Vietnamerica, le parcours d’une famille s’inscrit au croisement de plusieurs tendances observables dans la bande dessinée contemporaine. Tout d’abord, il s’agit d’un album autobiographique, un genre de plus en plus recherché par les auteurs de bande dessinée, qui, comme leurs homologues en littérature générale, participent à la problématique des écritures de soi. Le développement de la bande dessinée autobiographique a cours depuis les années 1980 et s’est accentué dans la dernière décennie, avec l’apparition des blogs bd, dont il existe plusieurs dizaines de milliers dans le monde. GB Tran tient pour sa part deux blogs, dans lesquels il consigne ses dessins, ses projets et ses actualités.
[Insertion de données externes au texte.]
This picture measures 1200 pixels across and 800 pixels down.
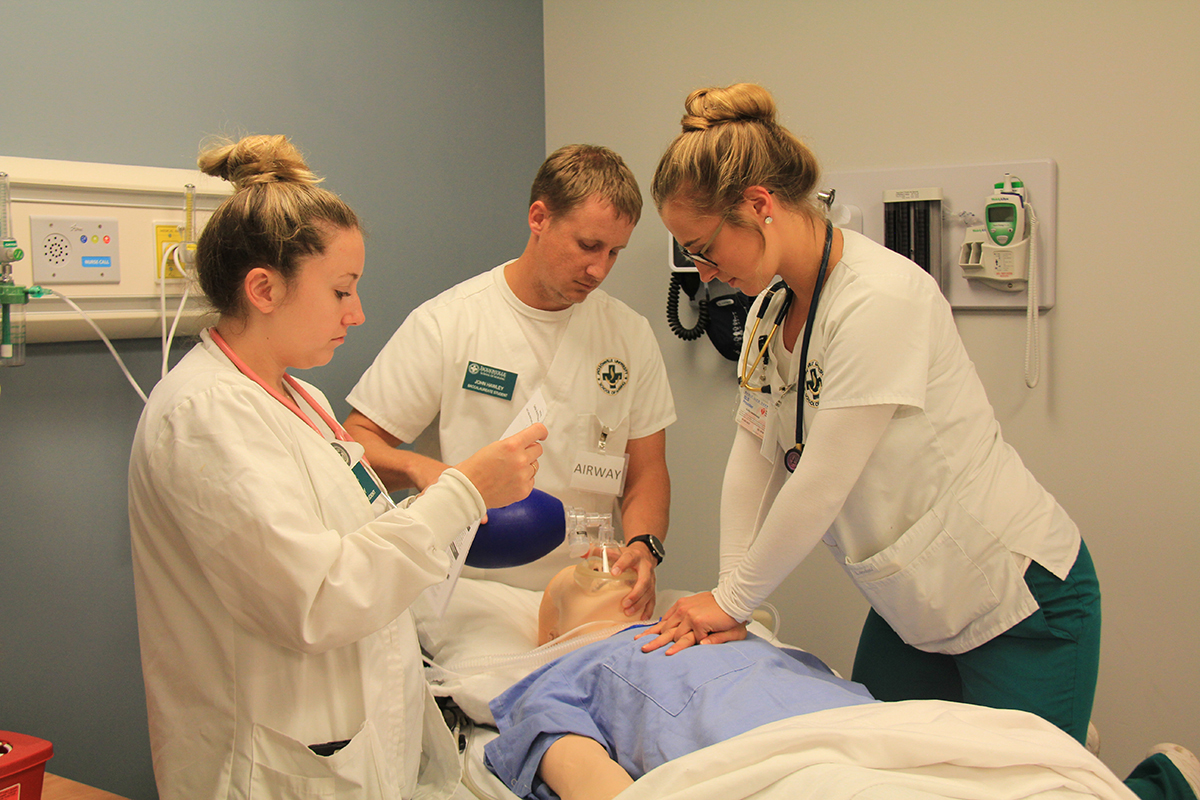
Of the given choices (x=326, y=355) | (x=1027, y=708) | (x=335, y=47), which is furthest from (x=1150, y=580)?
(x=335, y=47)

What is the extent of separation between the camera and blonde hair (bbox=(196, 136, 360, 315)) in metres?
Result: 1.19

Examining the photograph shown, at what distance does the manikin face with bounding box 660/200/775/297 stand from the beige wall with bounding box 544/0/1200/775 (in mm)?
982

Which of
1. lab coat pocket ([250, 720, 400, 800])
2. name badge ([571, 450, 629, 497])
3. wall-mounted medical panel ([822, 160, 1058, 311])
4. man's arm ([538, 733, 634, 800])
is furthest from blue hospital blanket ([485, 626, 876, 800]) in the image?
wall-mounted medical panel ([822, 160, 1058, 311])

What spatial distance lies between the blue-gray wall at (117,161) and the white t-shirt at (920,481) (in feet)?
3.97

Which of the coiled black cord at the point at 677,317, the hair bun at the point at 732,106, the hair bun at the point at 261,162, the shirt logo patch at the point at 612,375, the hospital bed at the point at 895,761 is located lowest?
the hospital bed at the point at 895,761

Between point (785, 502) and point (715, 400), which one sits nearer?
point (785, 502)

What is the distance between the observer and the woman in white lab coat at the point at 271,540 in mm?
1080

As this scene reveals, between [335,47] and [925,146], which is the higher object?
[335,47]

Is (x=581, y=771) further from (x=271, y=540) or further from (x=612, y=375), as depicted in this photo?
(x=612, y=375)

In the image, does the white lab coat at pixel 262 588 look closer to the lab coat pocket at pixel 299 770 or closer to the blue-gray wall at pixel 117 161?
the lab coat pocket at pixel 299 770

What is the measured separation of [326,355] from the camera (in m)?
1.29

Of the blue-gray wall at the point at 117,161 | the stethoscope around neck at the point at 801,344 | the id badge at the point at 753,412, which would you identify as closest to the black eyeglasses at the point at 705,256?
the stethoscope around neck at the point at 801,344

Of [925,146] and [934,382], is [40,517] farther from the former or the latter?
[925,146]

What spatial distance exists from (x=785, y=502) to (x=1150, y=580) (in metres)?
1.21
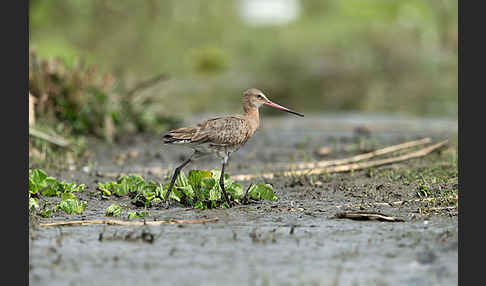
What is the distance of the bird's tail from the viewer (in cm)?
665

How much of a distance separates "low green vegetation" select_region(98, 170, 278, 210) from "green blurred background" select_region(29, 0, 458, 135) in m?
11.7

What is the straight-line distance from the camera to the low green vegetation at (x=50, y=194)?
6.28 meters

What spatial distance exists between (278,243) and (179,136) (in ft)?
6.39

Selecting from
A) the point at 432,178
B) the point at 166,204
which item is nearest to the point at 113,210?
the point at 166,204

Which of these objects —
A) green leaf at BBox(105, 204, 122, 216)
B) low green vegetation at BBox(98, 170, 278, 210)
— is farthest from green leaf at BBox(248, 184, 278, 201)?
green leaf at BBox(105, 204, 122, 216)

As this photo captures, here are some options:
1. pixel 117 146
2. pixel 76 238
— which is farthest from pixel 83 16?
pixel 76 238

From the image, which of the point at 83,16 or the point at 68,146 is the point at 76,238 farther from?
the point at 83,16

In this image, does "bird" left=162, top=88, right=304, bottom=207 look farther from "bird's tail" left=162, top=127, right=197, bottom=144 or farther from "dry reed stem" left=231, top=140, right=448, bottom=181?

Par ailleurs, Vietnamerica, le parcours d’une famille est un album à caractère historique, un genre également en croissance, à une époque où on accorde une importance accrue à l’histoire ainsi qu’à la mémoire des faits passés, en particulier des évènements traumatiques. La bande dessinée historique était majoritairement constituée d’œuvres de fiction jusqu’à la publication de Maus, d’Art Spiegelman, en 1986, un album qui raconte de façon magistrale à la fois la vie des parents de l’auteur, Juifs polonais confrontés à la Shoah, leur déportation à Auschwitz puis leur exil aux Etats-Unis ainsi que les rapports difficiles du narrateur avec son père. Depuis Maus, un certain nombre d’albums relatent des histoires vécues et sont des récits mémoriels historiques en bande dessinée, c’est-à-dire des récits qui concernent une mémoire intime et se réfèrent à un épisode historique marqué. Vietnamerica, le parcours d’une famille s’inscrit dans cette lignée. L’album rencontre un succès important, comme en témoigne sa traduction très rapide en français et en espagnol et l’obtention de nombreuses distinctions. Vietnamerica, le parcours d’une famille a ainsi été classé par le Time en avril 2012 parmi les dix plus importants romans graphiques mémoriels de tous les temps, à l’égal de Maus et de Persepolis de Marjane Satrapi, un récit qui raconte l’enfance et l’adolescence de l’auteur, à partir de la révolution islamique en Iran en 1979 et jusqu’en 1994.